### MATERIAL FOR THIS TASK

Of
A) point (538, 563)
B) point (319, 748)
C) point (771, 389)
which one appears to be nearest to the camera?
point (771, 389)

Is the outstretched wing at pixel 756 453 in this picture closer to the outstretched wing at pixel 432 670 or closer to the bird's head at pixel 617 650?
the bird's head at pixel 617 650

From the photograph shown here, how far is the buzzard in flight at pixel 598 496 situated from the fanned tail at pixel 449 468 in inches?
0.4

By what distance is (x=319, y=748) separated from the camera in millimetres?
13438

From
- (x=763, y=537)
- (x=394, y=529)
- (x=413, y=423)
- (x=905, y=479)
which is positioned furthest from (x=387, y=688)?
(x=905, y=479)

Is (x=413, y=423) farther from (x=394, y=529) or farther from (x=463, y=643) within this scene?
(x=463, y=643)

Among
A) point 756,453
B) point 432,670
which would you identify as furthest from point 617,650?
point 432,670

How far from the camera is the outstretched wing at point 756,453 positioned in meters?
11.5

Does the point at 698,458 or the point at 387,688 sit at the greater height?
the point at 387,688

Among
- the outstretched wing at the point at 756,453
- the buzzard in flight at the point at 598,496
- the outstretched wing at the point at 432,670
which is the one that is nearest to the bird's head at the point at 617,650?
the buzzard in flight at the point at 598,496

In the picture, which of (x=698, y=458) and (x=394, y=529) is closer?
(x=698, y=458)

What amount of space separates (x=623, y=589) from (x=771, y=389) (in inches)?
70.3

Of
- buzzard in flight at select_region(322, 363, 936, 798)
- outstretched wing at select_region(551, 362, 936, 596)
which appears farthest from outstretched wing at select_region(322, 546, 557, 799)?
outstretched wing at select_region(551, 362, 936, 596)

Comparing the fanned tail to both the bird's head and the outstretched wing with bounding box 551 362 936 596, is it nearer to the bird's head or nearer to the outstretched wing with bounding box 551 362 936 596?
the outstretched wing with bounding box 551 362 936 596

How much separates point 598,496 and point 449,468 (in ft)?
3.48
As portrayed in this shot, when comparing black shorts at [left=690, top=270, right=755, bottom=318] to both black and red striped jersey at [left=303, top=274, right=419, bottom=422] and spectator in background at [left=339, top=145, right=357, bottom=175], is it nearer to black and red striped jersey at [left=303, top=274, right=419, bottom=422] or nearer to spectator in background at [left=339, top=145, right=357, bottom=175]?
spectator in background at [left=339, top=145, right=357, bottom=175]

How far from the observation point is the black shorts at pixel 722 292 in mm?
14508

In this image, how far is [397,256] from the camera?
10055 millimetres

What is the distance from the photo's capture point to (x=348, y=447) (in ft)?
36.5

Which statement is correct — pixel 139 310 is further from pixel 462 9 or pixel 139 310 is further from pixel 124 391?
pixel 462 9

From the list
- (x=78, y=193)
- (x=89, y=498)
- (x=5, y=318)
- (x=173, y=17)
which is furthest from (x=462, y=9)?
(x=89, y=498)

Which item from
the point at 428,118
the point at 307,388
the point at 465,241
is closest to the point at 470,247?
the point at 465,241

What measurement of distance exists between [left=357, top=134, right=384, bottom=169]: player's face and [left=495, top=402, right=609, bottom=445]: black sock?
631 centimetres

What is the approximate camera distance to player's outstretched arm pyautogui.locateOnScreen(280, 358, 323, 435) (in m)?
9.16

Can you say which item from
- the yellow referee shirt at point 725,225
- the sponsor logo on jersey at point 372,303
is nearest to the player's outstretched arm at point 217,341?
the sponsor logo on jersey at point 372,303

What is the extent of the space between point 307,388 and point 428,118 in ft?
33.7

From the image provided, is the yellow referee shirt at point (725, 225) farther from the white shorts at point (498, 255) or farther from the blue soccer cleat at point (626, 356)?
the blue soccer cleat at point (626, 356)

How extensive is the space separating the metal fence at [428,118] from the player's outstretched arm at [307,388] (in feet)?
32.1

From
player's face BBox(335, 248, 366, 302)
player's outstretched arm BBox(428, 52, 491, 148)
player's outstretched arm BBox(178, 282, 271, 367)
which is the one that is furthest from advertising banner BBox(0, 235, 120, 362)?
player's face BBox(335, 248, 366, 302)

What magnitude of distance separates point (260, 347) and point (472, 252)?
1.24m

### PROBLEM STATEMENT
Copy the records above verbatim, reproducing every line from first to last without any change.

### ANSWER TO THIS TASK
Of
A) point (538, 563)
B) point (319, 748)
C) point (771, 389)
which one appears to be nearest to the camera?
point (771, 389)

Is the outstretched wing at pixel 756 453 in this picture closer to the outstretched wing at pixel 432 670 or closer to the bird's head at pixel 617 650?
the bird's head at pixel 617 650

From the photograph shown here, how far is the buzzard in flight at pixel 598 496 situated from the fanned tail at pixel 449 468 in inches?
0.4

By what distance is (x=319, y=748) separated from the camera in millimetres?
13438

From
- (x=763, y=537)
- (x=394, y=529)
- (x=413, y=423)
- (x=905, y=479)
which is positioned furthest from (x=387, y=688)?
(x=905, y=479)

Is (x=413, y=423) farther from (x=394, y=529) or farther from (x=463, y=643) within this scene?
(x=463, y=643)

Among
A) point 756,453
B) point 432,670
which would you identify as furthest from point 617,650?
point 432,670

How far from the camera is the outstretched wing at point 756,453 positioned in meters?
11.5

Does the point at 698,458 or the point at 387,688 sit at the greater height?
the point at 387,688

Among
- the outstretched wing at the point at 756,453
- the buzzard in flight at the point at 598,496
- the outstretched wing at the point at 432,670
which is the one that is nearest to the bird's head at the point at 617,650?
the buzzard in flight at the point at 598,496

In the picture, which of (x=698, y=458) and (x=394, y=529) is closer?
(x=698, y=458)

What amount of space separates (x=623, y=589) from (x=771, y=389) (in inches)?
70.3

Of
- buzzard in flight at select_region(322, 363, 936, 798)
- outstretched wing at select_region(551, 362, 936, 596)
which appears farthest from outstretched wing at select_region(322, 546, 557, 799)?
outstretched wing at select_region(551, 362, 936, 596)

Comparing the fanned tail to both the bird's head and the outstretched wing with bounding box 551 362 936 596, is it nearer to the bird's head or nearer to the outstretched wing with bounding box 551 362 936 596?
the outstretched wing with bounding box 551 362 936 596

How much separates point 598,496 and point 449,468 (in ft)?
3.48
As portrayed in this shot, when comparing black shorts at [left=690, top=270, right=755, bottom=318] to both black and red striped jersey at [left=303, top=274, right=419, bottom=422] and spectator in background at [left=339, top=145, right=357, bottom=175], is it nearer to black and red striped jersey at [left=303, top=274, right=419, bottom=422] or nearer to spectator in background at [left=339, top=145, right=357, bottom=175]?
spectator in background at [left=339, top=145, right=357, bottom=175]

How far from the observation point is the black shorts at pixel 722 292 in mm?
14508

In this image, how far is [397,256] from the camera?
10055 millimetres

What is the distance from the photo's capture point to (x=348, y=447) (in ft)?
36.5

Which statement is correct — pixel 139 310 is further from pixel 462 9 or pixel 139 310 is further from pixel 124 391?
pixel 462 9

From the list
- (x=78, y=193)
- (x=89, y=498)
- (x=5, y=318)
- (x=173, y=17)
which is furthest from (x=462, y=9)?
(x=89, y=498)

Which item from
the point at 428,118
the point at 307,388
the point at 465,241
is closest to the point at 470,247?
the point at 465,241

What measurement of distance exists between [left=357, top=134, right=384, bottom=169]: player's face and [left=495, top=402, right=609, bottom=445]: black sock?
631 centimetres

What is the approximate camera distance to player's outstretched arm pyautogui.locateOnScreen(280, 358, 323, 435) (in m)?
9.16

Can you say which item from
- the yellow referee shirt at point 725,225
- the sponsor logo on jersey at point 372,303
is nearest to the player's outstretched arm at point 217,341?
the sponsor logo on jersey at point 372,303

What is the extent of the space between point 307,388 and point 428,118 in ft?
33.7

From the image provided, is the yellow referee shirt at point (725, 225) farther from the white shorts at point (498, 255) or farther from the blue soccer cleat at point (626, 356)?
the blue soccer cleat at point (626, 356)

How extensive is the space separating the metal fence at [428,118] from the player's outstretched arm at [307,388] (in feet)?
32.1

From
player's face BBox(335, 248, 366, 302)
player's outstretched arm BBox(428, 52, 491, 148)
player's outstretched arm BBox(178, 282, 271, 367)
which is the one that is furthest from advertising banner BBox(0, 235, 120, 362)?
player's face BBox(335, 248, 366, 302)

What magnitude of distance separates point (260, 347) and point (472, 252)?
1.24m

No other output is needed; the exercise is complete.